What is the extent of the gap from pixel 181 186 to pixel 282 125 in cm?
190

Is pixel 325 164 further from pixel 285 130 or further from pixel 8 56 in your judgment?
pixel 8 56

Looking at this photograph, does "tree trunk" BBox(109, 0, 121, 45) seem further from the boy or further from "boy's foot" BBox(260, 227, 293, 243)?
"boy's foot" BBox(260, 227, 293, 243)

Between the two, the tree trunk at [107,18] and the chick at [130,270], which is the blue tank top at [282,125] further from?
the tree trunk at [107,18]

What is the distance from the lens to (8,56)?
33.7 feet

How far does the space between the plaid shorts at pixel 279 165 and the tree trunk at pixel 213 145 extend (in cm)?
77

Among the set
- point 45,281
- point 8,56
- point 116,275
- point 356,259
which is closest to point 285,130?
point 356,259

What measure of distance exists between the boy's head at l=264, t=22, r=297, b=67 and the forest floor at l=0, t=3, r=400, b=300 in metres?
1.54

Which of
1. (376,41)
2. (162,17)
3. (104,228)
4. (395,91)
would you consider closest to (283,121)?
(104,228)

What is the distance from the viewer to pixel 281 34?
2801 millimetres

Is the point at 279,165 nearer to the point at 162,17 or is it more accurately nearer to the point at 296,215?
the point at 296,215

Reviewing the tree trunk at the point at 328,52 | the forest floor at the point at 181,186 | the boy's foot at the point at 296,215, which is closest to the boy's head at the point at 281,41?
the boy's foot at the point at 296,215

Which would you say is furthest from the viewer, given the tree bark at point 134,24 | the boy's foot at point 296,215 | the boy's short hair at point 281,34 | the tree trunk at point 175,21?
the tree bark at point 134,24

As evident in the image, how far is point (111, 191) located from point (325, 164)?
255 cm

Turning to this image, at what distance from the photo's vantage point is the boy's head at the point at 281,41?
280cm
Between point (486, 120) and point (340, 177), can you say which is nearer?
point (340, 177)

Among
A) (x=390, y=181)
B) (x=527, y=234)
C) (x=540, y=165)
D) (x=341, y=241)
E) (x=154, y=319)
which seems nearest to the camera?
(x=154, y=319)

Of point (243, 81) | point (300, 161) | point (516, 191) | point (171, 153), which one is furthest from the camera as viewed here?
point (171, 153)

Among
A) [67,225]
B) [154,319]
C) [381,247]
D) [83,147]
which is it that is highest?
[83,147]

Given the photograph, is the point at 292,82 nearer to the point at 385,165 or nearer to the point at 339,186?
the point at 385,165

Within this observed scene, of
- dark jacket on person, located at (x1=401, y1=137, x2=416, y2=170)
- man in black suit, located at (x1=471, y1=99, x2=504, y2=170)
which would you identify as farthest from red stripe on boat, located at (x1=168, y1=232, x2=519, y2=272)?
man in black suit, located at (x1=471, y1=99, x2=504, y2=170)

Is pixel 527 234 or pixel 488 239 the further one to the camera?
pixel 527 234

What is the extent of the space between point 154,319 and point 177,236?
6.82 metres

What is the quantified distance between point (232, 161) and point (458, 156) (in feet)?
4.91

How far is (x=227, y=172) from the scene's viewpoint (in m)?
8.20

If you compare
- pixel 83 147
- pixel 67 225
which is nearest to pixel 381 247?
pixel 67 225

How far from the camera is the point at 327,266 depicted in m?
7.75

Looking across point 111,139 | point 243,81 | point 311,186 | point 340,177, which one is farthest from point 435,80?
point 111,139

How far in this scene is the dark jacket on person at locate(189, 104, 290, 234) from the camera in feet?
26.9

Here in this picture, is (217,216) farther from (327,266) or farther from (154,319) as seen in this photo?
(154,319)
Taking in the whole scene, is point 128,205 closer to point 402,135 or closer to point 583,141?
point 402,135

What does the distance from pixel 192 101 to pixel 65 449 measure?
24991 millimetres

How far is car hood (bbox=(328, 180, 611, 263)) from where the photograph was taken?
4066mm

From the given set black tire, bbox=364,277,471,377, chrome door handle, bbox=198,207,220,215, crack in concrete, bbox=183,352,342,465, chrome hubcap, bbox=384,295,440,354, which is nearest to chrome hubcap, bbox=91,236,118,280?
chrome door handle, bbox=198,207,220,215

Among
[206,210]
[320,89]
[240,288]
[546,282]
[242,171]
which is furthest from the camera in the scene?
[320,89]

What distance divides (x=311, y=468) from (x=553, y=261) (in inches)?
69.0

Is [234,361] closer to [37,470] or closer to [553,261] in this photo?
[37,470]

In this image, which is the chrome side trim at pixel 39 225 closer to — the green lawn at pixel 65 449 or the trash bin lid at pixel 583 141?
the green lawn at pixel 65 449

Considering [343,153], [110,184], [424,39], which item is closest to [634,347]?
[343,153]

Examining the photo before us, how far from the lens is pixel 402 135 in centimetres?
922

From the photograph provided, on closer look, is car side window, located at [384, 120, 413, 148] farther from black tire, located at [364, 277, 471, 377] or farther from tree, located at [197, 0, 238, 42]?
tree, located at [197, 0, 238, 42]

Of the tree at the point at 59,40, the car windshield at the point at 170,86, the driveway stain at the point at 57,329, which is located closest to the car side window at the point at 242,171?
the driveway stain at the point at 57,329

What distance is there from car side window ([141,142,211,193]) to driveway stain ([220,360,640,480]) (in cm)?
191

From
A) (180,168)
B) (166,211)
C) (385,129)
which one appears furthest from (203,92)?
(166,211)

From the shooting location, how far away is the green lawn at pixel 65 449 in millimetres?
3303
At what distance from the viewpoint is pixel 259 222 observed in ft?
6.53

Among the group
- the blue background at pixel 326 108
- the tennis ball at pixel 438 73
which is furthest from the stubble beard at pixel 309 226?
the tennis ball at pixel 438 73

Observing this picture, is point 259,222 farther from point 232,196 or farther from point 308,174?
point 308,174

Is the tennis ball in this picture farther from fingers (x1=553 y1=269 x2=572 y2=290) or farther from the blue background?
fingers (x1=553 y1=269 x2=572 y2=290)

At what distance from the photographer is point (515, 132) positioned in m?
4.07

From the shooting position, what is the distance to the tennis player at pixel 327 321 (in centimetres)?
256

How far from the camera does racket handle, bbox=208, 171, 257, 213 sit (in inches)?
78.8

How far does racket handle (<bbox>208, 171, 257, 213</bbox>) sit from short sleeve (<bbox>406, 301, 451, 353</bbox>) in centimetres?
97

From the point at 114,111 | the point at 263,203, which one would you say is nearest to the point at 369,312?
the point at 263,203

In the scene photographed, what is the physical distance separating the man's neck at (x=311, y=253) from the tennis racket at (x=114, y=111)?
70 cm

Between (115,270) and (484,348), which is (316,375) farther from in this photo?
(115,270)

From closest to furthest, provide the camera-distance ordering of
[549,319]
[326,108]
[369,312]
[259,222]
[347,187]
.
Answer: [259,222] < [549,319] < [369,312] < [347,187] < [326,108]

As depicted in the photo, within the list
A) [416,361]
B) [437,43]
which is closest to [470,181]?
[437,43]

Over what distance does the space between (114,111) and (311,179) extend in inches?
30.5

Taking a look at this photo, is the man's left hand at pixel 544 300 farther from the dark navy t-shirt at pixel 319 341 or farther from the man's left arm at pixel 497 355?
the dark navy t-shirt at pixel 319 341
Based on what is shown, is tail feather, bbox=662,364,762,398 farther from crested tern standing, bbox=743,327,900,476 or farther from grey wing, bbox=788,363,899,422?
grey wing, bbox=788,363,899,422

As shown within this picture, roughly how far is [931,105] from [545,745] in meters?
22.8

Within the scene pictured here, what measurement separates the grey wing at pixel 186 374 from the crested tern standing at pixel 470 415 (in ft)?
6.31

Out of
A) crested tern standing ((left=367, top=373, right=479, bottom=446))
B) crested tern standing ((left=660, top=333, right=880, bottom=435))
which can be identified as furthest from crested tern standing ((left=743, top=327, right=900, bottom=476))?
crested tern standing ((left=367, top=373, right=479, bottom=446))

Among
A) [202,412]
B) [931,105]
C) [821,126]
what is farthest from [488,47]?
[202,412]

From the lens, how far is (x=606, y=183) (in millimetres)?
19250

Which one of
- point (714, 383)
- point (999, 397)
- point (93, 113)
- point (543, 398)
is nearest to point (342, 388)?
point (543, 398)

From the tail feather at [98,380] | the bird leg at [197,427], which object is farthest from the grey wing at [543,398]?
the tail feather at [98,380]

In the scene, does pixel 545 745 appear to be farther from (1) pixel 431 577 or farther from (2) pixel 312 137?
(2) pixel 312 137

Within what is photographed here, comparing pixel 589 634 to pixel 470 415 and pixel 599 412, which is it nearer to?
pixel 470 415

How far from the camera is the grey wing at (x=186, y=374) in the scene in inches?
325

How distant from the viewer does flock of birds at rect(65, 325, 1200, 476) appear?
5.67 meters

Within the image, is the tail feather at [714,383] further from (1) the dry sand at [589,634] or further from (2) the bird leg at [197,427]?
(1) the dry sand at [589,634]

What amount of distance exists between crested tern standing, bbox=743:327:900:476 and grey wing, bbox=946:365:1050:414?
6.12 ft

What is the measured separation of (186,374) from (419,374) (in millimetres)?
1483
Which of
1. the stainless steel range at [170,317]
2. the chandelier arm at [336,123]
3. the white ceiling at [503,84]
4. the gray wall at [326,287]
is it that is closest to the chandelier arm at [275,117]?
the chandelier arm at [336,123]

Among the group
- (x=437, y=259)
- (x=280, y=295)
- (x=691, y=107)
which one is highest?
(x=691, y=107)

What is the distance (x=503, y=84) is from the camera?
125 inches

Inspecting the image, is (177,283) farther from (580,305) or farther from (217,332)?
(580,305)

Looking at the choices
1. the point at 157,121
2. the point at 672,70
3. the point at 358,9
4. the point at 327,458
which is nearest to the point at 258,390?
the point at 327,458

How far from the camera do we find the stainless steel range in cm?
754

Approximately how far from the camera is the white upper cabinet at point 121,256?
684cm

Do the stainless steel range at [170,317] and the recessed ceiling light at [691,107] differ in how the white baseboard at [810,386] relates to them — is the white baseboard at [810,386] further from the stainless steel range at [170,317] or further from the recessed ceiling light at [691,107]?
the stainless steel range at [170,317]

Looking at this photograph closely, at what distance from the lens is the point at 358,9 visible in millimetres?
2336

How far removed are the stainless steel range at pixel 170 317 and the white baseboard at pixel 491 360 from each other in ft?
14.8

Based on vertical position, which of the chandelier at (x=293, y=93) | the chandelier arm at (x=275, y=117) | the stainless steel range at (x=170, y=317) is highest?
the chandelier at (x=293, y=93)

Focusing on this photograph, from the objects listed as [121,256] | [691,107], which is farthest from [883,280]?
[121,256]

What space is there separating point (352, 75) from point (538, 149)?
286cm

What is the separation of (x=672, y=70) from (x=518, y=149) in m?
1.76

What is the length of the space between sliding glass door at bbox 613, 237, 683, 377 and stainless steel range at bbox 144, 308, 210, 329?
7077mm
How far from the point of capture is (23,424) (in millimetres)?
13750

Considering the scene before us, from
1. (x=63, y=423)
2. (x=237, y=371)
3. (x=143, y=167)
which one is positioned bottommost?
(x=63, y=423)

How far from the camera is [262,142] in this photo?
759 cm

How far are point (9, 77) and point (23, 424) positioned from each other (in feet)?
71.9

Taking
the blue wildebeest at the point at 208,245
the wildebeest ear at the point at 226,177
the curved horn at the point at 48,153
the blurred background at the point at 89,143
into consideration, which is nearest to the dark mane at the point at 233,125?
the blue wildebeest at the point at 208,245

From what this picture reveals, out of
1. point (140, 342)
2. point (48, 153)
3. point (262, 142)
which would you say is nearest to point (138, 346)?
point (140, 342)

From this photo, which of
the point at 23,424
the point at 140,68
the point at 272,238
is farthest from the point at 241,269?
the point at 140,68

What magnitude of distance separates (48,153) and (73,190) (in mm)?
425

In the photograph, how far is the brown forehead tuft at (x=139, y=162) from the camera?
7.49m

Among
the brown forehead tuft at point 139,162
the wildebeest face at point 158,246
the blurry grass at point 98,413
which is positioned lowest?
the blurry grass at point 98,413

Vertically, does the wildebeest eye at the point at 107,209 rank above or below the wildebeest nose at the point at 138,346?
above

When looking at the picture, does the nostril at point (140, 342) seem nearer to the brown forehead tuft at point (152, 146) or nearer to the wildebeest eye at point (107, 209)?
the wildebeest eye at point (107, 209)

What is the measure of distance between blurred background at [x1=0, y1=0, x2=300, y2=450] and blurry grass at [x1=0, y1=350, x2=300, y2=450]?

+++

Your objective: Retype the data from the line with "Here in this" to the line with "24991 millimetres", both included, without changing anything.

Result of this exercise:
Here in this picture, is (217,216) farther from (327,266) or farther from (154,319) as seen in this photo?
(154,319)
Taking in the whole scene, is point 128,205 closer to point 402,135 or closer to point 583,141?
point 402,135

What does the distance from pixel 192 101 to pixel 65 449 measure?
24991 millimetres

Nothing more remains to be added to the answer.